Nagorno-Karabakh and Kosovo

Nagorno-Karabakh and Kosovo


Elmira Tariverdiyeva, Baku. Exclusively to VK

On July 19, Nagorno-Karabakh held so-called presidential elections. Azerbaijan called them a provocation. Baku was furious that there were people who went to Nagorno-Karabakh as observers – they came to observe an illegal procedure in a territory which is not recognized as an independent state by any country of the world.

The High Representative of the Union for Foreign Affairs and Security Policy, Catherine Ashton, made a statement on “the presidential elections” and noted that the European Union didn’t recognize the constitutional and legal limits within which they would be held. These “elections” should not damage the determination of the future status of Nagorno-Karabakh. The position was supported by Lithuania, Hungary, Switzerland, the Organization of Islamic Cooperation, Romania and Georgia. The leading mediators on the problem of Nagorno-Karabakh – the OSCE Minsk Group – also made statements that none of three countries that co-chair the OSCE MG or any other country in the world recognizes Nagorno-Karabakh as an independent state.
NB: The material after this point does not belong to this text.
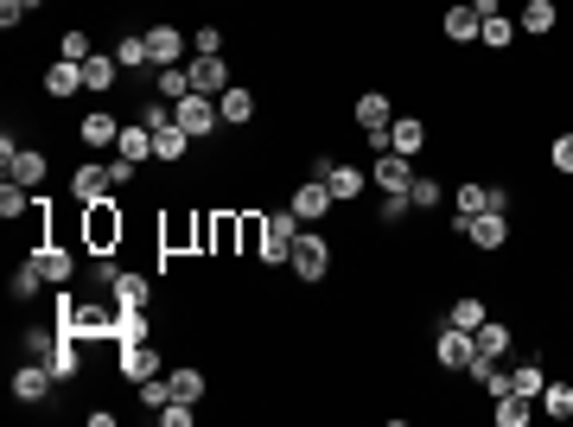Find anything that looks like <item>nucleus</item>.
Instances as JSON below:
<instances>
[{"label": "nucleus", "mask_w": 573, "mask_h": 427, "mask_svg": "<svg viewBox=\"0 0 573 427\" xmlns=\"http://www.w3.org/2000/svg\"><path fill=\"white\" fill-rule=\"evenodd\" d=\"M465 243L472 249H503L510 243V211H478L472 230H465Z\"/></svg>", "instance_id": "4468645a"}, {"label": "nucleus", "mask_w": 573, "mask_h": 427, "mask_svg": "<svg viewBox=\"0 0 573 427\" xmlns=\"http://www.w3.org/2000/svg\"><path fill=\"white\" fill-rule=\"evenodd\" d=\"M312 179L332 185V198H338V204H357V198H363V185H370V179H363V166L338 160V153H312Z\"/></svg>", "instance_id": "f03ea898"}, {"label": "nucleus", "mask_w": 573, "mask_h": 427, "mask_svg": "<svg viewBox=\"0 0 573 427\" xmlns=\"http://www.w3.org/2000/svg\"><path fill=\"white\" fill-rule=\"evenodd\" d=\"M433 364H440V370H472V364H478V345H472V332H459V326H440V338H433Z\"/></svg>", "instance_id": "1a4fd4ad"}, {"label": "nucleus", "mask_w": 573, "mask_h": 427, "mask_svg": "<svg viewBox=\"0 0 573 427\" xmlns=\"http://www.w3.org/2000/svg\"><path fill=\"white\" fill-rule=\"evenodd\" d=\"M472 7H478V20H497V13H503V0H472Z\"/></svg>", "instance_id": "603ef678"}, {"label": "nucleus", "mask_w": 573, "mask_h": 427, "mask_svg": "<svg viewBox=\"0 0 573 427\" xmlns=\"http://www.w3.org/2000/svg\"><path fill=\"white\" fill-rule=\"evenodd\" d=\"M58 58L83 64V58H90V32H64V39H58Z\"/></svg>", "instance_id": "c03bdc74"}, {"label": "nucleus", "mask_w": 573, "mask_h": 427, "mask_svg": "<svg viewBox=\"0 0 573 427\" xmlns=\"http://www.w3.org/2000/svg\"><path fill=\"white\" fill-rule=\"evenodd\" d=\"M459 217H478V211H491V185H459Z\"/></svg>", "instance_id": "37998d69"}, {"label": "nucleus", "mask_w": 573, "mask_h": 427, "mask_svg": "<svg viewBox=\"0 0 573 427\" xmlns=\"http://www.w3.org/2000/svg\"><path fill=\"white\" fill-rule=\"evenodd\" d=\"M166 389H172V402H191V408H198L204 389H211V377H204L198 364H172V370H166Z\"/></svg>", "instance_id": "dca6fc26"}, {"label": "nucleus", "mask_w": 573, "mask_h": 427, "mask_svg": "<svg viewBox=\"0 0 573 427\" xmlns=\"http://www.w3.org/2000/svg\"><path fill=\"white\" fill-rule=\"evenodd\" d=\"M160 415V427H191V402H166V408H153Z\"/></svg>", "instance_id": "8fccbe9b"}, {"label": "nucleus", "mask_w": 573, "mask_h": 427, "mask_svg": "<svg viewBox=\"0 0 573 427\" xmlns=\"http://www.w3.org/2000/svg\"><path fill=\"white\" fill-rule=\"evenodd\" d=\"M554 26H561V7H554V0H523V32L529 39H548Z\"/></svg>", "instance_id": "c756f323"}, {"label": "nucleus", "mask_w": 573, "mask_h": 427, "mask_svg": "<svg viewBox=\"0 0 573 427\" xmlns=\"http://www.w3.org/2000/svg\"><path fill=\"white\" fill-rule=\"evenodd\" d=\"M51 389H58V377H51V364H45V357H26V364H13V402L45 408Z\"/></svg>", "instance_id": "423d86ee"}, {"label": "nucleus", "mask_w": 573, "mask_h": 427, "mask_svg": "<svg viewBox=\"0 0 573 427\" xmlns=\"http://www.w3.org/2000/svg\"><path fill=\"white\" fill-rule=\"evenodd\" d=\"M472 345H478V357H497V364H503V357L516 351V332H510V326H497V319H484V326L472 332Z\"/></svg>", "instance_id": "bb28decb"}, {"label": "nucleus", "mask_w": 573, "mask_h": 427, "mask_svg": "<svg viewBox=\"0 0 573 427\" xmlns=\"http://www.w3.org/2000/svg\"><path fill=\"white\" fill-rule=\"evenodd\" d=\"M548 160H554V173H573V134H554Z\"/></svg>", "instance_id": "de8ad7c7"}, {"label": "nucleus", "mask_w": 573, "mask_h": 427, "mask_svg": "<svg viewBox=\"0 0 573 427\" xmlns=\"http://www.w3.org/2000/svg\"><path fill=\"white\" fill-rule=\"evenodd\" d=\"M153 90H160L166 102H179V96H191V71H185V64H160V77H153Z\"/></svg>", "instance_id": "58836bf2"}, {"label": "nucleus", "mask_w": 573, "mask_h": 427, "mask_svg": "<svg viewBox=\"0 0 573 427\" xmlns=\"http://www.w3.org/2000/svg\"><path fill=\"white\" fill-rule=\"evenodd\" d=\"M191 51H204V58H223V32H217V26H198V32H191Z\"/></svg>", "instance_id": "a18cd8bd"}, {"label": "nucleus", "mask_w": 573, "mask_h": 427, "mask_svg": "<svg viewBox=\"0 0 573 427\" xmlns=\"http://www.w3.org/2000/svg\"><path fill=\"white\" fill-rule=\"evenodd\" d=\"M357 128L363 134H370V153H389V122H395V109H389V96H382V90H363L357 96Z\"/></svg>", "instance_id": "39448f33"}, {"label": "nucleus", "mask_w": 573, "mask_h": 427, "mask_svg": "<svg viewBox=\"0 0 573 427\" xmlns=\"http://www.w3.org/2000/svg\"><path fill=\"white\" fill-rule=\"evenodd\" d=\"M217 115H223V128H249V122H255V90L230 83V90L217 96Z\"/></svg>", "instance_id": "412c9836"}, {"label": "nucleus", "mask_w": 573, "mask_h": 427, "mask_svg": "<svg viewBox=\"0 0 573 427\" xmlns=\"http://www.w3.org/2000/svg\"><path fill=\"white\" fill-rule=\"evenodd\" d=\"M147 51H153V64H185L191 58V39L172 20H160V26H147Z\"/></svg>", "instance_id": "f8f14e48"}, {"label": "nucleus", "mask_w": 573, "mask_h": 427, "mask_svg": "<svg viewBox=\"0 0 573 427\" xmlns=\"http://www.w3.org/2000/svg\"><path fill=\"white\" fill-rule=\"evenodd\" d=\"M32 7H39V0H0V26H7V32H13V26H20V20H26V13H32Z\"/></svg>", "instance_id": "09e8293b"}, {"label": "nucleus", "mask_w": 573, "mask_h": 427, "mask_svg": "<svg viewBox=\"0 0 573 427\" xmlns=\"http://www.w3.org/2000/svg\"><path fill=\"white\" fill-rule=\"evenodd\" d=\"M542 383H548V370H542V364H535V357H523V364H516V370H510V389H516V396H529V402H535V396H542Z\"/></svg>", "instance_id": "e433bc0d"}, {"label": "nucleus", "mask_w": 573, "mask_h": 427, "mask_svg": "<svg viewBox=\"0 0 573 427\" xmlns=\"http://www.w3.org/2000/svg\"><path fill=\"white\" fill-rule=\"evenodd\" d=\"M39 255V268H45V281L51 287H71V275H77V255L64 249V243H45V249H32Z\"/></svg>", "instance_id": "b1692460"}, {"label": "nucleus", "mask_w": 573, "mask_h": 427, "mask_svg": "<svg viewBox=\"0 0 573 427\" xmlns=\"http://www.w3.org/2000/svg\"><path fill=\"white\" fill-rule=\"evenodd\" d=\"M115 71H121V58L90 51V58H83V83H90V96H109V90H115Z\"/></svg>", "instance_id": "c85d7f7f"}, {"label": "nucleus", "mask_w": 573, "mask_h": 427, "mask_svg": "<svg viewBox=\"0 0 573 427\" xmlns=\"http://www.w3.org/2000/svg\"><path fill=\"white\" fill-rule=\"evenodd\" d=\"M0 173H7V179H20V185H45L51 160H45L39 147H20L13 134H0Z\"/></svg>", "instance_id": "20e7f679"}, {"label": "nucleus", "mask_w": 573, "mask_h": 427, "mask_svg": "<svg viewBox=\"0 0 573 427\" xmlns=\"http://www.w3.org/2000/svg\"><path fill=\"white\" fill-rule=\"evenodd\" d=\"M478 7H472V0H453V7H446V20H440V32H446V39H453V45H478Z\"/></svg>", "instance_id": "f3484780"}, {"label": "nucleus", "mask_w": 573, "mask_h": 427, "mask_svg": "<svg viewBox=\"0 0 573 427\" xmlns=\"http://www.w3.org/2000/svg\"><path fill=\"white\" fill-rule=\"evenodd\" d=\"M484 319H491V306H484V300H472V294H465V300H453V306H446V326H459V332H478V326H484Z\"/></svg>", "instance_id": "f704fd0d"}, {"label": "nucleus", "mask_w": 573, "mask_h": 427, "mask_svg": "<svg viewBox=\"0 0 573 427\" xmlns=\"http://www.w3.org/2000/svg\"><path fill=\"white\" fill-rule=\"evenodd\" d=\"M421 147H427V122H421V115H395V122H389V153H408V160H414Z\"/></svg>", "instance_id": "4be33fe9"}, {"label": "nucleus", "mask_w": 573, "mask_h": 427, "mask_svg": "<svg viewBox=\"0 0 573 427\" xmlns=\"http://www.w3.org/2000/svg\"><path fill=\"white\" fill-rule=\"evenodd\" d=\"M376 192H408V185H414V160H408V153H376Z\"/></svg>", "instance_id": "2eb2a0df"}, {"label": "nucleus", "mask_w": 573, "mask_h": 427, "mask_svg": "<svg viewBox=\"0 0 573 427\" xmlns=\"http://www.w3.org/2000/svg\"><path fill=\"white\" fill-rule=\"evenodd\" d=\"M293 275L300 281H325L332 275V243H325V230L319 224H300V236H293Z\"/></svg>", "instance_id": "f257e3e1"}, {"label": "nucleus", "mask_w": 573, "mask_h": 427, "mask_svg": "<svg viewBox=\"0 0 573 427\" xmlns=\"http://www.w3.org/2000/svg\"><path fill=\"white\" fill-rule=\"evenodd\" d=\"M115 198V179H109V160H90L71 173V204H109Z\"/></svg>", "instance_id": "6e6552de"}, {"label": "nucleus", "mask_w": 573, "mask_h": 427, "mask_svg": "<svg viewBox=\"0 0 573 427\" xmlns=\"http://www.w3.org/2000/svg\"><path fill=\"white\" fill-rule=\"evenodd\" d=\"M172 115H179V128L191 134V141H204V134H217V122H223V115H217V96H198V90L172 102Z\"/></svg>", "instance_id": "0eeeda50"}, {"label": "nucleus", "mask_w": 573, "mask_h": 427, "mask_svg": "<svg viewBox=\"0 0 573 427\" xmlns=\"http://www.w3.org/2000/svg\"><path fill=\"white\" fill-rule=\"evenodd\" d=\"M45 364H51V377H58V383H71V377H77V370H83V351H77V338H71V332H64V338H58V351H51V357H45Z\"/></svg>", "instance_id": "473e14b6"}, {"label": "nucleus", "mask_w": 573, "mask_h": 427, "mask_svg": "<svg viewBox=\"0 0 573 427\" xmlns=\"http://www.w3.org/2000/svg\"><path fill=\"white\" fill-rule=\"evenodd\" d=\"M71 338H115V313H102V306H83V300H77Z\"/></svg>", "instance_id": "cd10ccee"}, {"label": "nucleus", "mask_w": 573, "mask_h": 427, "mask_svg": "<svg viewBox=\"0 0 573 427\" xmlns=\"http://www.w3.org/2000/svg\"><path fill=\"white\" fill-rule=\"evenodd\" d=\"M548 408V415H561V421H573V383H561V377H548L542 383V396H535Z\"/></svg>", "instance_id": "4c0bfd02"}, {"label": "nucleus", "mask_w": 573, "mask_h": 427, "mask_svg": "<svg viewBox=\"0 0 573 427\" xmlns=\"http://www.w3.org/2000/svg\"><path fill=\"white\" fill-rule=\"evenodd\" d=\"M268 236H262V262L268 268H281L293 262V236H300V217H293V204H268Z\"/></svg>", "instance_id": "7ed1b4c3"}, {"label": "nucleus", "mask_w": 573, "mask_h": 427, "mask_svg": "<svg viewBox=\"0 0 573 427\" xmlns=\"http://www.w3.org/2000/svg\"><path fill=\"white\" fill-rule=\"evenodd\" d=\"M58 338H64V332H45V326H32V332H26V351H32V357H51V351H58Z\"/></svg>", "instance_id": "49530a36"}, {"label": "nucleus", "mask_w": 573, "mask_h": 427, "mask_svg": "<svg viewBox=\"0 0 573 427\" xmlns=\"http://www.w3.org/2000/svg\"><path fill=\"white\" fill-rule=\"evenodd\" d=\"M134 173H141V166H134V160H121V153L109 160V179H115V192H128V185H134Z\"/></svg>", "instance_id": "3c124183"}, {"label": "nucleus", "mask_w": 573, "mask_h": 427, "mask_svg": "<svg viewBox=\"0 0 573 427\" xmlns=\"http://www.w3.org/2000/svg\"><path fill=\"white\" fill-rule=\"evenodd\" d=\"M39 287H51L45 268H39V255H20V262H13V275H7V294H13V300H32Z\"/></svg>", "instance_id": "5701e85b"}, {"label": "nucleus", "mask_w": 573, "mask_h": 427, "mask_svg": "<svg viewBox=\"0 0 573 427\" xmlns=\"http://www.w3.org/2000/svg\"><path fill=\"white\" fill-rule=\"evenodd\" d=\"M185 71H191V90H198V96H223V90H230V64H223V58H204V51H191Z\"/></svg>", "instance_id": "9b49d317"}, {"label": "nucleus", "mask_w": 573, "mask_h": 427, "mask_svg": "<svg viewBox=\"0 0 573 427\" xmlns=\"http://www.w3.org/2000/svg\"><path fill=\"white\" fill-rule=\"evenodd\" d=\"M83 217H90V249L121 243V211H115V198H109V204H83Z\"/></svg>", "instance_id": "6ab92c4d"}, {"label": "nucleus", "mask_w": 573, "mask_h": 427, "mask_svg": "<svg viewBox=\"0 0 573 427\" xmlns=\"http://www.w3.org/2000/svg\"><path fill=\"white\" fill-rule=\"evenodd\" d=\"M287 204H293V217H300V224H325L338 198H332V185H325V179H306V185H300V192H293Z\"/></svg>", "instance_id": "9d476101"}, {"label": "nucleus", "mask_w": 573, "mask_h": 427, "mask_svg": "<svg viewBox=\"0 0 573 427\" xmlns=\"http://www.w3.org/2000/svg\"><path fill=\"white\" fill-rule=\"evenodd\" d=\"M491 421L497 427H529V396H497L491 402Z\"/></svg>", "instance_id": "ea45409f"}, {"label": "nucleus", "mask_w": 573, "mask_h": 427, "mask_svg": "<svg viewBox=\"0 0 573 427\" xmlns=\"http://www.w3.org/2000/svg\"><path fill=\"white\" fill-rule=\"evenodd\" d=\"M115 153H121V160H134V166L153 160V128L147 122H128V128H121V141H115Z\"/></svg>", "instance_id": "7c9ffc66"}, {"label": "nucleus", "mask_w": 573, "mask_h": 427, "mask_svg": "<svg viewBox=\"0 0 573 427\" xmlns=\"http://www.w3.org/2000/svg\"><path fill=\"white\" fill-rule=\"evenodd\" d=\"M32 204H39V198H32V185H20V179H7V185H0V217H7V224H20Z\"/></svg>", "instance_id": "2f4dec72"}, {"label": "nucleus", "mask_w": 573, "mask_h": 427, "mask_svg": "<svg viewBox=\"0 0 573 427\" xmlns=\"http://www.w3.org/2000/svg\"><path fill=\"white\" fill-rule=\"evenodd\" d=\"M45 96L51 102H71V96H90V83H83V64H71V58H58L45 71Z\"/></svg>", "instance_id": "ddd939ff"}, {"label": "nucleus", "mask_w": 573, "mask_h": 427, "mask_svg": "<svg viewBox=\"0 0 573 427\" xmlns=\"http://www.w3.org/2000/svg\"><path fill=\"white\" fill-rule=\"evenodd\" d=\"M115 58H121V71H147V64H153L147 32H128V39H115Z\"/></svg>", "instance_id": "c9c22d12"}, {"label": "nucleus", "mask_w": 573, "mask_h": 427, "mask_svg": "<svg viewBox=\"0 0 573 427\" xmlns=\"http://www.w3.org/2000/svg\"><path fill=\"white\" fill-rule=\"evenodd\" d=\"M185 153H191V134L179 128V115H172V122H160V128H153V160H185Z\"/></svg>", "instance_id": "393cba45"}, {"label": "nucleus", "mask_w": 573, "mask_h": 427, "mask_svg": "<svg viewBox=\"0 0 573 427\" xmlns=\"http://www.w3.org/2000/svg\"><path fill=\"white\" fill-rule=\"evenodd\" d=\"M440 198H446L440 179H433V173H414V185H408V204H414V211H433Z\"/></svg>", "instance_id": "a19ab883"}, {"label": "nucleus", "mask_w": 573, "mask_h": 427, "mask_svg": "<svg viewBox=\"0 0 573 427\" xmlns=\"http://www.w3.org/2000/svg\"><path fill=\"white\" fill-rule=\"evenodd\" d=\"M109 287H115V300H121V306H147V300H153V281H147V275H128V268H115V281H109Z\"/></svg>", "instance_id": "72a5a7b5"}, {"label": "nucleus", "mask_w": 573, "mask_h": 427, "mask_svg": "<svg viewBox=\"0 0 573 427\" xmlns=\"http://www.w3.org/2000/svg\"><path fill=\"white\" fill-rule=\"evenodd\" d=\"M147 332H153L147 306H115V345H147Z\"/></svg>", "instance_id": "a878e982"}, {"label": "nucleus", "mask_w": 573, "mask_h": 427, "mask_svg": "<svg viewBox=\"0 0 573 427\" xmlns=\"http://www.w3.org/2000/svg\"><path fill=\"white\" fill-rule=\"evenodd\" d=\"M121 128H128V122H115L109 109H90V115L77 122V141H83V147H115V141H121Z\"/></svg>", "instance_id": "a211bd4d"}, {"label": "nucleus", "mask_w": 573, "mask_h": 427, "mask_svg": "<svg viewBox=\"0 0 573 427\" xmlns=\"http://www.w3.org/2000/svg\"><path fill=\"white\" fill-rule=\"evenodd\" d=\"M160 370H166V357L153 345H121V377L128 383H147V377H160Z\"/></svg>", "instance_id": "aec40b11"}, {"label": "nucleus", "mask_w": 573, "mask_h": 427, "mask_svg": "<svg viewBox=\"0 0 573 427\" xmlns=\"http://www.w3.org/2000/svg\"><path fill=\"white\" fill-rule=\"evenodd\" d=\"M478 45H484V51H503V45H516V26L497 13V20H484V26H478Z\"/></svg>", "instance_id": "79ce46f5"}]
</instances>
The co-chairs emphasized that the procedure which took place on July 19 didn’t determine the legal status of Nagorno-Karabakh or the results of the settlement of the Nagorno-Karabakh conflict. Russia made its own separate statement. “We, as well as other countries of the world, do not recognize Nagorno-Karabakh as an independent state and we don’t think the so-called elections could define the future peacemaking process around the territory,” the official representative of the Russian Ministry for Foreign Affairs, Alexander Lukashevich said.

However, an MP from the LDPR, Alexander Balberov, came from Moscow to observe “the elections.” “Vladimir Zhirinovsky and we, MPs, will do our best for the Nagorno-Karabakh Republic to be recognized someday,” Balberov said, comparing Kosovo and Karabakh. Baku considered the statement as strange – Kosovo is governed by the UN, while military men of the EU provide security guarantees. At the same time, no country has recognized Nagorno-Karabakh as an independent state, while Kosovo is recognized by more than 80 countries, and they say that the Kosovo case cannot be a precedent for other territorial conflicts. Kosovo doesn’t recognize Nagorno-Karabakh, while Armenia, which urges recognition of Karabakh, doesn’t recognize Kosovo. Probably Armenia doesn’t want to irritate Moscow.

Meanwhile, separatist regimes stand in their own light. Non-recognized and hsemi-recognized states will never be involved in the processes of regional trading and economic or transit-infrastructural cooperation. People who live, for example, in Karabakh will always be threatened by the possibility of the conflict renewing. People don’t want independence anymore, they want to live a normal life, because they have only one life.